Work to be completed:
Reproduce every one of the records below verbatim, omitting the pictures from your output.

Source data:

○ ○ ○ ○

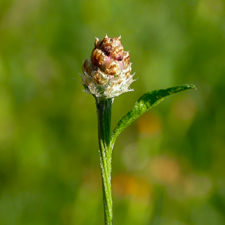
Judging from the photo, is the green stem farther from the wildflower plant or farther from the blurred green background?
the blurred green background

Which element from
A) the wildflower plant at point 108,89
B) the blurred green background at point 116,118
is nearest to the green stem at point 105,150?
the wildflower plant at point 108,89

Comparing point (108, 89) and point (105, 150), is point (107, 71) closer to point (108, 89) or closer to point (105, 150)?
point (108, 89)

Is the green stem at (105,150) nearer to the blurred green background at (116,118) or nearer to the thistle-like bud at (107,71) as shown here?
the thistle-like bud at (107,71)

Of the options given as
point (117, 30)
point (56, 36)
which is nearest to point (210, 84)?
point (117, 30)

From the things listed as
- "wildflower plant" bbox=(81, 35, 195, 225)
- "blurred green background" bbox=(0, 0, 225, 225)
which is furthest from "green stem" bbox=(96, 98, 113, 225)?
"blurred green background" bbox=(0, 0, 225, 225)

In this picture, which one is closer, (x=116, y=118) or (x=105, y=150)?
(x=105, y=150)

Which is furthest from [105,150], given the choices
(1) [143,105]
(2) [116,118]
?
(2) [116,118]

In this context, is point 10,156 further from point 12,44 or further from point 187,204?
point 187,204

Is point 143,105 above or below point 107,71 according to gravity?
below
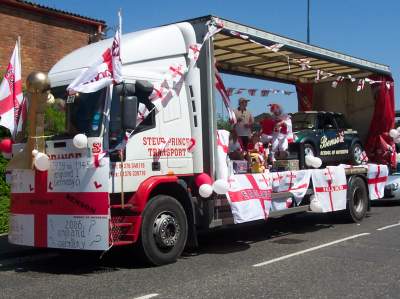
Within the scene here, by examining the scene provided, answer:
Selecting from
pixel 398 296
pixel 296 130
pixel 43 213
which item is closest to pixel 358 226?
pixel 296 130

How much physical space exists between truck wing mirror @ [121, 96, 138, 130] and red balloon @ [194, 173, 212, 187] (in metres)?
1.44

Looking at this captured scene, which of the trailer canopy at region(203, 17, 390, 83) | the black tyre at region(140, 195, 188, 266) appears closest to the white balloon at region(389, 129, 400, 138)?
the trailer canopy at region(203, 17, 390, 83)

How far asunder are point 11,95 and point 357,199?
300 inches

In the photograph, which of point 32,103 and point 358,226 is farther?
point 358,226

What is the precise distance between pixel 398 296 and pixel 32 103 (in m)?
5.09

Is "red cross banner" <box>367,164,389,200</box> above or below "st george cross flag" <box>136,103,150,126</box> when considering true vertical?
below

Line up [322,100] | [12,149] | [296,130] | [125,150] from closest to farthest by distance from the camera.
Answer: [125,150], [12,149], [296,130], [322,100]

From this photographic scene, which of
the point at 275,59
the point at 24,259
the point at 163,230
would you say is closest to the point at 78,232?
the point at 163,230

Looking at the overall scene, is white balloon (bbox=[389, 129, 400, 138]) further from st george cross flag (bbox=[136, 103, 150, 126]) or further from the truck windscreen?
the truck windscreen

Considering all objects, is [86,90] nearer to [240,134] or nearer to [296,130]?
[240,134]

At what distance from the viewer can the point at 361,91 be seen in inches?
562

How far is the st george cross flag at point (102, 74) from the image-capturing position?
738cm

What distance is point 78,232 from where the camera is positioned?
734 centimetres

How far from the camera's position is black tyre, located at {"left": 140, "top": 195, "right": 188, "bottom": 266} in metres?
7.63
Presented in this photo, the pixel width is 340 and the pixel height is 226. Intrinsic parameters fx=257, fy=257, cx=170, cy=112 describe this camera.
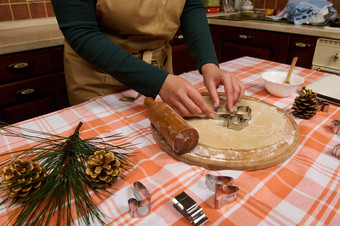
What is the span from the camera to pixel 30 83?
1.51 m

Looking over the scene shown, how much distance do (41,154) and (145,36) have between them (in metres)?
0.58

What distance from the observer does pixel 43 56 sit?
1504 mm

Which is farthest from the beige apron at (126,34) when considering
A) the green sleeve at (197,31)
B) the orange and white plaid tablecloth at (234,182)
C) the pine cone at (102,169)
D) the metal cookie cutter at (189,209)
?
the metal cookie cutter at (189,209)

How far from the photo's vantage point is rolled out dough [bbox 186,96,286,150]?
61 centimetres

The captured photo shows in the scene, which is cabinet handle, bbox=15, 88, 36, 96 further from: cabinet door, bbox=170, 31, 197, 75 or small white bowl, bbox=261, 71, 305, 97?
Result: small white bowl, bbox=261, 71, 305, 97

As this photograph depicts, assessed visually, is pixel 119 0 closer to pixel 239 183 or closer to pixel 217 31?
pixel 239 183

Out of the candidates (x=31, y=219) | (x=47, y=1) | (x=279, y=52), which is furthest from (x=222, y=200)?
(x=47, y=1)

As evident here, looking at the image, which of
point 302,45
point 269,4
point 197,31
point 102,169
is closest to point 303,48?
point 302,45

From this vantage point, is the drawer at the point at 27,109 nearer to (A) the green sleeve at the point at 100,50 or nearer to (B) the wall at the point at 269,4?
(A) the green sleeve at the point at 100,50

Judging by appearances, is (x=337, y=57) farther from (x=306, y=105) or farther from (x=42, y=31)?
(x=42, y=31)

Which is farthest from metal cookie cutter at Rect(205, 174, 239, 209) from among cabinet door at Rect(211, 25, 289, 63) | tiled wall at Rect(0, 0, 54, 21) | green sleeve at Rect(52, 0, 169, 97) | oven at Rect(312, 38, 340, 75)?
tiled wall at Rect(0, 0, 54, 21)

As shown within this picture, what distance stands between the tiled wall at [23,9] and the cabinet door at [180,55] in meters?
1.01

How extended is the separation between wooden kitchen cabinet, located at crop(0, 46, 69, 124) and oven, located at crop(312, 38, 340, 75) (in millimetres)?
1735

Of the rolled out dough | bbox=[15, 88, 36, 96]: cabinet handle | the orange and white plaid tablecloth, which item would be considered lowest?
bbox=[15, 88, 36, 96]: cabinet handle
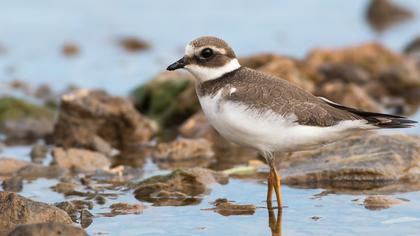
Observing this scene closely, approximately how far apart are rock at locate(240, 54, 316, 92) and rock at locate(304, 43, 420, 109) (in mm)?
232

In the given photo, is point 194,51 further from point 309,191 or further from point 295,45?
point 295,45

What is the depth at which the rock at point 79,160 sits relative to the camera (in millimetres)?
10836

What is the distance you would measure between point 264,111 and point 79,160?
11.0 feet

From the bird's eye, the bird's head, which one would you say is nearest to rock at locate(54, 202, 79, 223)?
the bird's head

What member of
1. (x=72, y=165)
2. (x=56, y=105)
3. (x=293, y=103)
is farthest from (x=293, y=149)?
(x=56, y=105)

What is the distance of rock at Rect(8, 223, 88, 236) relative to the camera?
22.7 ft

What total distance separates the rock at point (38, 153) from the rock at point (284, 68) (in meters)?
3.84

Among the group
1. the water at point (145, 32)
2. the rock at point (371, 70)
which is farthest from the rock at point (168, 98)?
the rock at point (371, 70)

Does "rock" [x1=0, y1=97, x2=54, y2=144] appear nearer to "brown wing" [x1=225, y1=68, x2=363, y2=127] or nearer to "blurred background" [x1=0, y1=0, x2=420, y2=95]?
"blurred background" [x1=0, y1=0, x2=420, y2=95]

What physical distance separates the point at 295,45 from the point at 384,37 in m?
2.71

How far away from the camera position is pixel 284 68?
14.2m

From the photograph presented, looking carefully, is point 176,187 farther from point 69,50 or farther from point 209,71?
point 69,50

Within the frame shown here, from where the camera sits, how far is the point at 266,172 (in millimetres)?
10531

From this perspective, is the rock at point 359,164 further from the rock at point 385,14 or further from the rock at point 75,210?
the rock at point 385,14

○ ○ ○ ○

Output of the task:
Judging from the photo, is the green stem farther from the wildflower plant or farther from the blurred green background?
the blurred green background

Which element from
A) the wildflower plant at point 108,89
B) the blurred green background at point 116,118
is nearest to the green stem at point 105,150?
the wildflower plant at point 108,89

Comparing point (108, 89) and point (105, 150), is point (107, 71) closer to point (108, 89) or closer to point (105, 150)?
point (108, 89)

Is the green stem at (105,150) nearer to the blurred green background at (116,118) or nearer to the thistle-like bud at (107,71) as shown here?
the thistle-like bud at (107,71)

Of the options given as
point (117, 30)
point (56, 36)
which is nearest to point (210, 84)?
point (117, 30)

From the things listed as
- "wildflower plant" bbox=(81, 35, 195, 225)
- "blurred green background" bbox=(0, 0, 225, 225)
which is furthest from "green stem" bbox=(96, 98, 113, 225)?
"blurred green background" bbox=(0, 0, 225, 225)

In this picture, which one is closer, (x=116, y=118) or (x=105, y=150)?
(x=105, y=150)

Which is furthest from [105,150], given the choices
(1) [143,105]
(2) [116,118]
?
(2) [116,118]

In this context, is point 10,156 further from point 12,44 or further from point 187,204?
point 187,204

Is point 143,105 above or below point 107,71 according to gravity?
below
Within the scene here, by examining the scene provided, answer:
Selecting from
pixel 398 296
pixel 296 130
pixel 43 213
which item is closest to pixel 358 226?
pixel 296 130

How much physical space exists between truck wing mirror @ [121, 96, 138, 130] and red balloon @ [194, 173, 212, 187] (in metres)?
1.44

Looking at this captured scene, which of the trailer canopy at region(203, 17, 390, 83) | the black tyre at region(140, 195, 188, 266) appears closest to the white balloon at region(389, 129, 400, 138)?
the trailer canopy at region(203, 17, 390, 83)

How far asunder are point 11,95 and point 357,199?
300 inches

In the photograph, which of point 32,103 and point 358,226 is farther?
point 358,226

What is the precise distance between pixel 398 296 and pixel 32 103 (in m)?
5.09

Is "red cross banner" <box>367,164,389,200</box> above or below "st george cross flag" <box>136,103,150,126</box> when considering true vertical?
below

Line up [322,100] | [12,149] | [296,130] | [125,150] from closest to farthest by distance from the camera.
Answer: [125,150], [12,149], [296,130], [322,100]

From this photographic scene, which of
the point at 275,59
the point at 24,259
the point at 163,230
would you say is closest to the point at 78,232?
the point at 163,230

Looking at the overall scene, is white balloon (bbox=[389, 129, 400, 138]) further from st george cross flag (bbox=[136, 103, 150, 126]) or further from the truck windscreen?
the truck windscreen

Considering all objects, is [86,90] nearer to [240,134] or nearer to [296,130]?
[240,134]

At what distance from the viewer can the point at 361,91 be seen in inches?
562

How far is the st george cross flag at point (102, 74) from the image-capturing position?
738cm

What distance is point 78,232 from where the camera is positioned?
734 centimetres

How far from the camera's position is black tyre, located at {"left": 140, "top": 195, "right": 188, "bottom": 266} in metres?
7.63
Presented in this photo, the pixel width is 340 and the pixel height is 226. Intrinsic parameters fx=257, fy=257, cx=170, cy=112 describe this camera.
What is the span from the camera to pixel 30 83?
1.51 m

Looking over the scene shown, how much distance do (41,154) and (145,36) have between them (in metres)?
0.58

What distance from the observer does pixel 43 56 sit?
1504 mm

Which is farthest from the beige apron at (126,34) when considering
A) the green sleeve at (197,31)
B) the orange and white plaid tablecloth at (234,182)
C) the pine cone at (102,169)
D) the metal cookie cutter at (189,209)
?
the metal cookie cutter at (189,209)

How far from the photo's vantage point is rolled out dough [bbox 186,96,286,150]?
61 centimetres

The captured photo shows in the scene, which is cabinet handle, bbox=15, 88, 36, 96 further from: cabinet door, bbox=170, 31, 197, 75 or small white bowl, bbox=261, 71, 305, 97?
Result: small white bowl, bbox=261, 71, 305, 97

As this photograph depicts, assessed visually, is pixel 119 0 closer to pixel 239 183 or closer to pixel 217 31?
pixel 239 183

Out of the candidates (x=31, y=219) | (x=47, y=1) | (x=279, y=52), which is furthest from (x=222, y=200)?
(x=47, y=1)

As evident here, looking at the image, which of
point 302,45
point 269,4
point 197,31
point 102,169
is closest to point 303,48?
point 302,45

From this vantage point, is the drawer at the point at 27,109 nearer to (A) the green sleeve at the point at 100,50 or nearer to (B) the wall at the point at 269,4?
(A) the green sleeve at the point at 100,50

Judging by appearances, is (x=337, y=57) farther from (x=306, y=105) or farther from (x=42, y=31)?
(x=42, y=31)

Which is farthest from metal cookie cutter at Rect(205, 174, 239, 209) from among cabinet door at Rect(211, 25, 289, 63) | tiled wall at Rect(0, 0, 54, 21) | green sleeve at Rect(52, 0, 169, 97) | oven at Rect(312, 38, 340, 75)?
tiled wall at Rect(0, 0, 54, 21)

As shown within this picture, what distance stands between the tiled wall at [23,9] and the cabinet door at [180,55] in meters?
1.01

How extended is the separation between wooden kitchen cabinet, located at crop(0, 46, 69, 124) and oven, located at crop(312, 38, 340, 75) (in millimetres)?
1735

Of the rolled out dough | bbox=[15, 88, 36, 96]: cabinet handle | the orange and white plaid tablecloth, which item would be considered lowest?
bbox=[15, 88, 36, 96]: cabinet handle
Observing this scene closely, approximately how far apart are rock at locate(240, 54, 316, 92) and rock at locate(304, 43, 420, 109) (in mm)?
232

In the given photo, is point 194,51 further from point 309,191 or further from point 295,45?
point 295,45

What is the depth at which the rock at point 79,160 sits relative to the camera (in millimetres)?
10836

What is the distance you would measure between point 264,111 and point 79,160?
11.0 feet

From the bird's eye, the bird's head, which one would you say is nearest to rock at locate(54, 202, 79, 223)?
the bird's head

What member of
1. (x=72, y=165)
2. (x=56, y=105)
3. (x=293, y=103)
is farthest from (x=293, y=149)?
(x=56, y=105)

What is the distance of rock at Rect(8, 223, 88, 236) relative to the camera?
22.7 ft

What total distance separates the rock at point (38, 153) from the rock at point (284, 68) (in meters)?
3.84

Among the group
1. the water at point (145, 32)
2. the rock at point (371, 70)
which is farthest from the rock at point (168, 98)?
the rock at point (371, 70)

Does "rock" [x1=0, y1=97, x2=54, y2=144] appear nearer to "brown wing" [x1=225, y1=68, x2=363, y2=127] or nearer to "blurred background" [x1=0, y1=0, x2=420, y2=95]?
"blurred background" [x1=0, y1=0, x2=420, y2=95]

What physical distance separates the point at 295,45 from the point at 384,37 in m?
2.71

How far away from the camera position is pixel 284 68?
14.2m

From the photograph presented, looking carefully, is point 176,187 farther from point 69,50 or farther from point 209,71?
point 69,50

Within the frame shown here, from where the camera sits, how far is the point at 266,172 (in millimetres)?
10531

From this perspective, is the rock at point 359,164 further from the rock at point 385,14 or further from the rock at point 75,210?
the rock at point 385,14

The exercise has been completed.